Like I said, I was having a little trouble grasping what Denmark was all about. But then I met up with my friend S—, who helped it seem like a real, distinct place to me.
“Tonight we’re going to have a typical Danish dinner,” she said. “It’s what everyone eats for Christmas, and of course when very important guests come!”
S— knows me well. She’d held off on shopping so that I could go to the supermarket and gawk at everything. The first thing she pointed out to me were these little crumbly things you put on top of pate for a smorrebrod.
“Next to that,” she said, “is pork fat. Also for bread.”
And then she pointed out the pork cracklings. “But these are the bad ones. We need the fresh ones.”
And then she bought the dinner: a giant pork loin-and-rib roast, with the skin still on and sliced thin–imagine a loaf of bread that has only been sliced down for the top inch.
So, it appeared that the No. 1 way in which Denmark distinguishes itself from its neighbors is through its love of pork. Right on.
After we got a bottle of wine from the very cheerful man running wine tastings–in the supermarket, in his handsome leather butcher’s apron…
…we headed back home. Side dishes for the pork roast were red cabbage (sweetened with red-currant syrup) and potatoes. For dessert, a kind of cake that S—‘s son described as something only old ladies–and he–made.
Now, I’m going to tell you about this roast in detail, so that I don’t forget. I swear I will coerce a butcher into getting me such a roast at home, but it’s tricky, as they typically have already cut the skin off.
The key thing, S— says, is to salt the skin and fat very well, and to rub the salt down in between the fat slices.
Then you stick it in the oven on high heat, and after about 15 minutes, you start giving it the eye. You don’t want the cracklings to burn.
As soon as the skin properly crackles–it’s hard and a little bubbly–you cover it in foil and let the roast finish cooking.

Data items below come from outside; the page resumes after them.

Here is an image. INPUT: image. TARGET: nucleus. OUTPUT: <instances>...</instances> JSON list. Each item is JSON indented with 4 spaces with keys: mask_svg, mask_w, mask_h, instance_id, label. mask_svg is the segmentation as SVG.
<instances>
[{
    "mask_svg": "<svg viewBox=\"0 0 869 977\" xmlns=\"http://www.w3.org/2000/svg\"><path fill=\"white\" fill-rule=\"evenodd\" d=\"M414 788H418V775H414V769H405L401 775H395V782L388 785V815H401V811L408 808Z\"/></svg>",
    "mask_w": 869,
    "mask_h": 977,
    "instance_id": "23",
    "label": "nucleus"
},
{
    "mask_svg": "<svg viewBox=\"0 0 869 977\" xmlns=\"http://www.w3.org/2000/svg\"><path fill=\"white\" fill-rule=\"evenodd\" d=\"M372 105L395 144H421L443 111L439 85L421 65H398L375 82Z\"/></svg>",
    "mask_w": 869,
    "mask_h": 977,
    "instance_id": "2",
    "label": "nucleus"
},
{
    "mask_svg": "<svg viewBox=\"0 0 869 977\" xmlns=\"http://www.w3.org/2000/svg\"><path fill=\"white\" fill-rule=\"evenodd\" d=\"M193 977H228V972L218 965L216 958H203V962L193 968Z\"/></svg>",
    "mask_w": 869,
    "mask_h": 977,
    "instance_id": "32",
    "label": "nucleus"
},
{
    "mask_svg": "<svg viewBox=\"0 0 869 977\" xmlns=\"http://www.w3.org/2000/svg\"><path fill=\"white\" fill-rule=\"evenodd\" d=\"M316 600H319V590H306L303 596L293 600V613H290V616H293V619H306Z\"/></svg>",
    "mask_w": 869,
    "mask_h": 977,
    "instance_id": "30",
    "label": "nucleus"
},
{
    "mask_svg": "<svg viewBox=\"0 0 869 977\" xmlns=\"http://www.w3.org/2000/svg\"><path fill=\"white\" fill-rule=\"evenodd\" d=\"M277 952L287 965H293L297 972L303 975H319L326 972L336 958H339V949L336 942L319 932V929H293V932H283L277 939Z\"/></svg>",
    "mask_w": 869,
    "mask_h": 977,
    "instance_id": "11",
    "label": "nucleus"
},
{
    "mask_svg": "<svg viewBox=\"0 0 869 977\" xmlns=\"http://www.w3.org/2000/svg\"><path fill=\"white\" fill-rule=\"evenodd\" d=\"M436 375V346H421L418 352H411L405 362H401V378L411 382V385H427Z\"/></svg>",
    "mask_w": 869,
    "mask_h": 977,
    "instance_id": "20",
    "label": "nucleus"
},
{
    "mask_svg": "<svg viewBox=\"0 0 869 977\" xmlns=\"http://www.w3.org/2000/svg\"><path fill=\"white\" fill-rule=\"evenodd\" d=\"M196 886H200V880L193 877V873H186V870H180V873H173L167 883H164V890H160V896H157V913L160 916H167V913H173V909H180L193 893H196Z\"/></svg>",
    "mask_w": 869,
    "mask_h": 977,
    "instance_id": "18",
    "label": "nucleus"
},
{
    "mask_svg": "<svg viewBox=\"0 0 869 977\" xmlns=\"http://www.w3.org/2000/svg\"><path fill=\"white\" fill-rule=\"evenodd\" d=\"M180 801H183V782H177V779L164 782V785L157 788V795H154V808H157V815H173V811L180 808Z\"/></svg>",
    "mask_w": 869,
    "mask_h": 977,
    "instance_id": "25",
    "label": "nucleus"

If the crackling hasn’t behaved properly and crackled, but you had to cover it anyway because it was getting too dark, you can stick it up under the broiler at the end. This is what we did. Last-ditch effort, S— says, is to slice the fat and skin off and do it in the broiler separately, but no one really wants that.
Then you whip up a little gravy–or, as S— is wise to do, a lot of gravy, using all the juices from the roasting pan. And you boil the potatoes. And you uncover the cabbage that’s been simmering there with its currant syrup, vinegar and a pinch of sugar that you maybe stole from the coffee joint earlier in the day.
And then you slice up the roast and eat it.
And then, after you’ve been coerced into eating more of the crackling than is rational, because, as S— warns, it’s no good the next day, and you will be very, very sad if you try to eat it the next day and know you should’ve just eaten it the night before when it was still hot and crispy…
After all that, you somehow manage to eat a slice of the kiksekage, the old-lady cake that’s just a genius kind of ice-box cake using crispy vanilla biscuits and chocolate ganache.
And then you roll into bed. And just as S— promises, you sweat quite a bit, due to your body working hard to digest all the fat. Presto–you wake up feeling Danish. And ready for a breakfast of chocolate slabs on poppyseed bread.